The album is taken from the perspective of a bartender, surveying the joyous group which collected in his space. Bob compared being a songwriter to being a bartender, as the two roles have more in common than some might believe. “I would meet people, sometimes only once or twice, I’d know their name but I really wouldn’t know who they were except for what they told me about their lives. Sometimes those relationships went on for years, like a regular, and sometimes they were just in for a couple of days and then they were gone.”
Having written with four to five hundred people over the years, it’s easy to compare the rotational nature of the two gigs. Just like how a bartender doesn’t curate their drinks to match their personal taste, “My job was to listen to somebody and talk to them and get to know what’s going on in their life and the ups and downs and then try to help them write what they wanted to say, it wasn’t about me anymore it was about them.”
Now, with an album that is in fact about him, Bob uses this parallel in his experience to characterize his own role in 467 Surf and Gun. In songs like “Life Behind Bars” or “Wish About Her,” this characterization is quite literal. “Wish About Her” describes the aforementioned experience, meeting someone briefly, learning about them and using your imagination to fill the gaps before they disappear forever. “Life Behind Bars” has a cinematic, theatrical tone that truly creates the illusion of the bartender. Yet through this characterization, Bob maintains closeness, never letting what autofiction he uses to diverge into untruth.
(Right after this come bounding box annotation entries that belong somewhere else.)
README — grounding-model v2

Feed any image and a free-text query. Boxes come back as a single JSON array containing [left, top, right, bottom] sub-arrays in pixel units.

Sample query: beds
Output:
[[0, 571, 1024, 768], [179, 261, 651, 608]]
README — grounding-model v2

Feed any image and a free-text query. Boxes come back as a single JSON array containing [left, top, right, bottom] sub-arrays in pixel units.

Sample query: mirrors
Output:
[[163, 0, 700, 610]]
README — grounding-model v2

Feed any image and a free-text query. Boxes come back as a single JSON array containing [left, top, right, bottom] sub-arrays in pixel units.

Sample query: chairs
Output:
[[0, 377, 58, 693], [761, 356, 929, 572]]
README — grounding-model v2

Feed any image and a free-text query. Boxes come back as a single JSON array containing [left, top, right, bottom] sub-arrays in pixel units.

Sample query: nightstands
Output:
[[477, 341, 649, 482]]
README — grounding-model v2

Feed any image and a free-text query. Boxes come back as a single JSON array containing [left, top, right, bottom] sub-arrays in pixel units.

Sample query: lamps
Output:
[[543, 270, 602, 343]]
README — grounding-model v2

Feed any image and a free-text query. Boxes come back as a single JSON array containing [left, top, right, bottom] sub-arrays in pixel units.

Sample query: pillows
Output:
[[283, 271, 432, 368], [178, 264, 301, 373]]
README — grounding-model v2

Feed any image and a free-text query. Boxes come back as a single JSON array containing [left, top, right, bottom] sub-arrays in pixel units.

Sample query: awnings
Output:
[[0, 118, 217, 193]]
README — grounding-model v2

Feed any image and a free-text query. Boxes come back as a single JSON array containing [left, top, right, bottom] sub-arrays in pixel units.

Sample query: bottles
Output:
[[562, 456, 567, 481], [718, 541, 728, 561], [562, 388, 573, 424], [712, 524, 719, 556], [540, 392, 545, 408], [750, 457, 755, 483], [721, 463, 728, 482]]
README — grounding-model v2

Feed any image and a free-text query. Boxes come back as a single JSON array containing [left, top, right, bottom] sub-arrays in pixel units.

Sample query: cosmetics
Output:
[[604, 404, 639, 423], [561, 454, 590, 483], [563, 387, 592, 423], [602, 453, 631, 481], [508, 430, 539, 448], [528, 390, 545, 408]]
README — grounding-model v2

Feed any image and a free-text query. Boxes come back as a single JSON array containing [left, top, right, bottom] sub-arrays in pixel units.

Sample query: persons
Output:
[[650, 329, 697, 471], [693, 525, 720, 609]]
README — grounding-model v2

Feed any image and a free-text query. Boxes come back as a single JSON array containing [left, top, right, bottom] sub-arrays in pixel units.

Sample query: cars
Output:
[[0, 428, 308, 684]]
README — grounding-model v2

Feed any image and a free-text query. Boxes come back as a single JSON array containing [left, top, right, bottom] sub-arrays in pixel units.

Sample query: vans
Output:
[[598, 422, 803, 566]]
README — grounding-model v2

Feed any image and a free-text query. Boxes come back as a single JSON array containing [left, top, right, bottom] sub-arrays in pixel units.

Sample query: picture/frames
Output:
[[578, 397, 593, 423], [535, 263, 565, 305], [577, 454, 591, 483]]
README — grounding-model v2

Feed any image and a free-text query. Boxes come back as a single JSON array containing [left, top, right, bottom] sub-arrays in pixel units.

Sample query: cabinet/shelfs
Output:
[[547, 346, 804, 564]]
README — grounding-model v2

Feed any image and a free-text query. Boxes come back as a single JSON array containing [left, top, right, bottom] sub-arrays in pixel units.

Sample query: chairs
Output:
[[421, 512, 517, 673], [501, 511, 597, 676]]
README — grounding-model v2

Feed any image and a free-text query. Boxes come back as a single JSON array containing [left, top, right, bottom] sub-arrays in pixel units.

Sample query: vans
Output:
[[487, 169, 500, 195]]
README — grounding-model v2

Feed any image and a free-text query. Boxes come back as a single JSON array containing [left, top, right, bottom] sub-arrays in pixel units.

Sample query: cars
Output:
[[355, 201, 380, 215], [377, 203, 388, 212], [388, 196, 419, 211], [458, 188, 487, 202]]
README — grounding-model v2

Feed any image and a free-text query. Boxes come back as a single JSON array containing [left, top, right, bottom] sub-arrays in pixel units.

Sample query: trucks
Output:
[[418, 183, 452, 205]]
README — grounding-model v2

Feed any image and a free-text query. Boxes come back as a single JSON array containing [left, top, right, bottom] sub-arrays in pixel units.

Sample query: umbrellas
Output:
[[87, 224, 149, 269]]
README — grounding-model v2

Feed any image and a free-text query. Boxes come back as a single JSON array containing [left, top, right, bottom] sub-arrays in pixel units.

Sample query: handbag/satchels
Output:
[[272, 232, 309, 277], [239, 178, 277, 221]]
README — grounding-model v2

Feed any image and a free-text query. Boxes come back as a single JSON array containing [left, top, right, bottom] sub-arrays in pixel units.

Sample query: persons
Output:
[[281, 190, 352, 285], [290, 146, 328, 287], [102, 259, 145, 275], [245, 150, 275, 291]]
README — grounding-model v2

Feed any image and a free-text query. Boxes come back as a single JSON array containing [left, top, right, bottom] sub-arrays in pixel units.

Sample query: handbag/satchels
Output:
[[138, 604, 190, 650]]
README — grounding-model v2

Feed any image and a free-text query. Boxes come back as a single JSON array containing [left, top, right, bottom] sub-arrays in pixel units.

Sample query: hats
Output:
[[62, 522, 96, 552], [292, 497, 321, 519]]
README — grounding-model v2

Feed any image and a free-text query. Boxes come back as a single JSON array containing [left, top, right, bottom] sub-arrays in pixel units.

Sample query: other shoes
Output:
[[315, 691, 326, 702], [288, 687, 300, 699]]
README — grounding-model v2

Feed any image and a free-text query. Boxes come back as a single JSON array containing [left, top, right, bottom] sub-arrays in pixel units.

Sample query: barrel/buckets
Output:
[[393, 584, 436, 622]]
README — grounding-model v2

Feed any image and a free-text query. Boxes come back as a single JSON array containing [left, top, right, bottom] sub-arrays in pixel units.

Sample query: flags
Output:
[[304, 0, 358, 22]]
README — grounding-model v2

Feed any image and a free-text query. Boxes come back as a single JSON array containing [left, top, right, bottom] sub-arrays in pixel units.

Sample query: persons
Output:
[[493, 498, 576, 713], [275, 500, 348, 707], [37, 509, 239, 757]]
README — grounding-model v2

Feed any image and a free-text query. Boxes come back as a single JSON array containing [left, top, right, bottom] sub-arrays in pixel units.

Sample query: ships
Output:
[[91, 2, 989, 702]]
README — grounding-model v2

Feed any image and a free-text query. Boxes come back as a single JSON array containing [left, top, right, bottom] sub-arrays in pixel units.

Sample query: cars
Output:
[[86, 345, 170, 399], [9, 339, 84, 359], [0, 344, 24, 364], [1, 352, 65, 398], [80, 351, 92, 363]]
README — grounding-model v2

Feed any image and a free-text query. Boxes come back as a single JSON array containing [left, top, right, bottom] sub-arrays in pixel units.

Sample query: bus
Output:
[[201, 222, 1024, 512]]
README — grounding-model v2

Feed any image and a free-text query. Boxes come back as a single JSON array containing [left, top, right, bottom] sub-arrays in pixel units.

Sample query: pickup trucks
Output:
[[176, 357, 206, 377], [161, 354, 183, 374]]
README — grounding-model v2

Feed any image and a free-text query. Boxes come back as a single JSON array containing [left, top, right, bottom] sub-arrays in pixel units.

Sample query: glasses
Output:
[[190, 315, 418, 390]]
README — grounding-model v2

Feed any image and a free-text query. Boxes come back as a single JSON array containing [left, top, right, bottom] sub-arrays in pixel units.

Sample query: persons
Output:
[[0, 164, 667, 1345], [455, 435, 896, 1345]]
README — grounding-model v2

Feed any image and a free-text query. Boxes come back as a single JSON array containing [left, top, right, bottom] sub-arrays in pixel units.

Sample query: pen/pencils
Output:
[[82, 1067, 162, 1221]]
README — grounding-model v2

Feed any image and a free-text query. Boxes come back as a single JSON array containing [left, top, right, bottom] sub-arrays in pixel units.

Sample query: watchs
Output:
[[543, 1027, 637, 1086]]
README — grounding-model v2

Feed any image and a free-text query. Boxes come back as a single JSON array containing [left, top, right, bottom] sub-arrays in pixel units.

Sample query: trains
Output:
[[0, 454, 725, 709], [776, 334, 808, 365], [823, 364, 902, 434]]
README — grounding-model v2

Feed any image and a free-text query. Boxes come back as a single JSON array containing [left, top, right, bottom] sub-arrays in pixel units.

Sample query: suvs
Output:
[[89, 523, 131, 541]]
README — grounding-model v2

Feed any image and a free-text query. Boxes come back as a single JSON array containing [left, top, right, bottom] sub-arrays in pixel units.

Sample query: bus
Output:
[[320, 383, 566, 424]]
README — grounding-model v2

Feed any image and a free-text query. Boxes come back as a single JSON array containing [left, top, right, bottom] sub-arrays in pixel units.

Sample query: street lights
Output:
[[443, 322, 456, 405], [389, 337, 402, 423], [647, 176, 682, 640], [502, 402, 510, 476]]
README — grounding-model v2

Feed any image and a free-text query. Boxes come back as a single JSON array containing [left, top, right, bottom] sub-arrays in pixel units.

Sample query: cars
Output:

Though the place itself was one which oozed fun, like a clubhouse found in the sketchbook of an imaginative child, it was the people who made up the soul of the space.
“Infinity Cat was a great experience for me, because I was getting older and I was a bit beaten down by the music business. We started a record label of people with hope and optimism and everything ahead of them.”
At its root, iCat was a familial space, a place for father and sons to innovate their shared love of music. As it grew, it created a new sense of family, a place where strangers felt like kin. And though the space was one filled to the brim with talent, it wasn’t really the work of others that influenced Bob’s own work.
“The community I was really cultivating with my songs Jake and Jamon at Infinity Cat weren’t really influencing my music so much as I was just being lifted up by the optimism and the lack of cynicism that existed with everybody and, as I got old, it really kept me feeling relevant and excited about the future.”